» Problem statement
Reproduce verbatim the portion of the data that begins with the line containing "Looking at front" and continues through the end of the data, with both ends included.

## START Data for this task

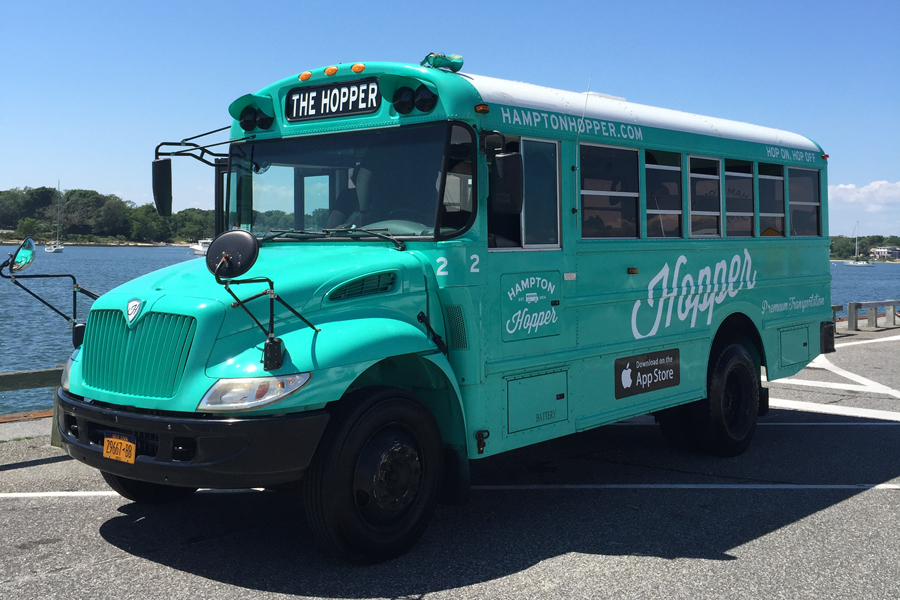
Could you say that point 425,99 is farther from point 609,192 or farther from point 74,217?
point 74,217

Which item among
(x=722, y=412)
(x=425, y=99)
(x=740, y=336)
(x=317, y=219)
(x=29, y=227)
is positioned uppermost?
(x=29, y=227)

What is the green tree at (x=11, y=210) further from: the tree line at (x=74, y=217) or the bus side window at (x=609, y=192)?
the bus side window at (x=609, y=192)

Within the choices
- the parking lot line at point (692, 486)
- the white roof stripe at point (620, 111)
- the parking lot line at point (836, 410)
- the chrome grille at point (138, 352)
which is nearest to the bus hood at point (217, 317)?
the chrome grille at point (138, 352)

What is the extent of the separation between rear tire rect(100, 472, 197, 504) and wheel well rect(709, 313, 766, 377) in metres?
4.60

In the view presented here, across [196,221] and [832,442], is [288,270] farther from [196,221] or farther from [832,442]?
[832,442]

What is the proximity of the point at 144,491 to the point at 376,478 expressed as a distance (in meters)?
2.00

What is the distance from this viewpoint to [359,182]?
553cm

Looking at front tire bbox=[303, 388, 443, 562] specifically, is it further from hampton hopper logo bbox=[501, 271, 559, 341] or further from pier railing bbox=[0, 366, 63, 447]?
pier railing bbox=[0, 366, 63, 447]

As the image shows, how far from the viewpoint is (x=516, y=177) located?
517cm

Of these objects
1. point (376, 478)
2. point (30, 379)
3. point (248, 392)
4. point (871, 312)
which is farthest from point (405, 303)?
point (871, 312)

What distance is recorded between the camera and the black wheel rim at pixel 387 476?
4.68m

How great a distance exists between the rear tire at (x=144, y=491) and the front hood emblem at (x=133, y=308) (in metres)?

## END Data for this task

» Worked answer
Looking at front tire bbox=[303, 388, 443, 562] specifically, is it further from hampton hopper logo bbox=[501, 271, 559, 341] or further from pier railing bbox=[0, 366, 63, 447]?
pier railing bbox=[0, 366, 63, 447]

As the image shows, how far from the viewpoint is (x=516, y=177) located?
517cm

Of these objects
1. point (376, 478)
2. point (30, 379)
3. point (248, 392)
4. point (871, 312)
which is farthest from point (405, 303)?
point (871, 312)

What distance is recorded between the camera and the black wheel rim at pixel 387 476?
4.68m

How great a distance exists between the rear tire at (x=144, y=491) and the front hood emblem at (x=133, y=308) (in metres)?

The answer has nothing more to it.